Modify parameters in run_dp_template.sh

run_dp_template.sh is a template script used to launch each data parallel (dp) vLLM instance separately. It will be called by launch_online_dp.py in multiple threads and most of its configurations are set by launch_online_dp.py. Parameters you need to set manually include:

  1. The IP and socket_ifname of your machine. If running on multi-nodes, please make sure the scripts on each node has been set with correct IP and socket_ifname of that node.
  2. vLLM serving related parameters including model_path and other configurations. Note that port, dp-related parameters and tp_size is set by launch_online_dp.py, all the other vLLM parameters in this file only serve as an example and you are free to modify them according to your purpose.

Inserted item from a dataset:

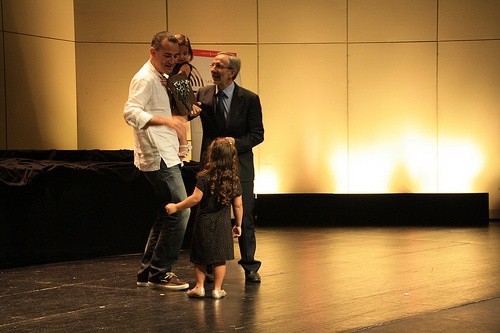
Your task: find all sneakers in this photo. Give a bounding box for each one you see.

Run launch_online_dp.py with CL arguments

All the arguments that can be set by users are:

  1. --dp-size: global data parallel size, must be set
  2. --tp-size: tensor parallel size, default 1
  3. --dp-size-local: local data parallel size, defaultly set to dp_size
  4. --dp-rank-start: Starting rank for data parallel, default 0
  5. --dp-address: IP address of data parallel master node
  6. --dp-rpc-port: Port of data parallel master node, default 12345
  7. --vllm-start-port: Starting port of vLLM serving instances, default 9000

An example of running external DP in one single node:

cd examples/external_online_dp
# running DP4 TP4 in a node with 16 NPUs
python launch_online_dp.py --dp-size 4 --tp-size 4 --dp-size-local 4 --dp-rank-start 0 --dp-address x.x.x.x --dp-rpc-port 12342

An example of running external DP in two nodes:

cd examples/external_online_dp
# running DP4 TP4 in two nodes with 8 NPUs each

# On node 0:
python launch_online_dp.py --dp-size 4 --tp-size 4 --dp-size-local 2 --dp-rank-start 0 --dp-address x.x.x.x --dp-rpc-port 12342

# On node 1:
python launch_online_dp.py --dp-size 4 --tp-size 4 --dp-size-local 2 --dp-rank-start 2 --dp-address x.x.x.x --dp-rpc-port 12342

(Optional) Run dp_load_balance_proxy_server.py to load balance requests between external dp servers

External dp server means that you need to handle load balance between multiple dp instances out of vLLM by implementing your custom proxy server. Here we provide an example of request-length-aware dp load-balance proxy server for you. The arguments of dp_load_balance_proxy_server.py include:

  1. --port: port of proxy server, default 8000
  2. --host: host address of proxy server, default localhost
  3. --dp-hosts: host addresses of external dp servers
  4. --dp-ports: ports of external dp servers, the number of dp ports should be the same as dp hosts.
  5. --max-retries: Max number of retries for HTTP requests, default 3

For example, if you have two external dp servers running in x.x.x.a:10001 and x.x.x.b:10002, then you can start the proxy server by:

python dp_load_balance_proxy_server.py --host x.x.x.c --port 8000 --dp-hosts x.x.x.a x.x.x.b --dp-ports 10001 10002

which will then serve as the entrypoint for inference requests at x.x.x.c:8000, and load balance coming requests between these two external dp servers according to request length.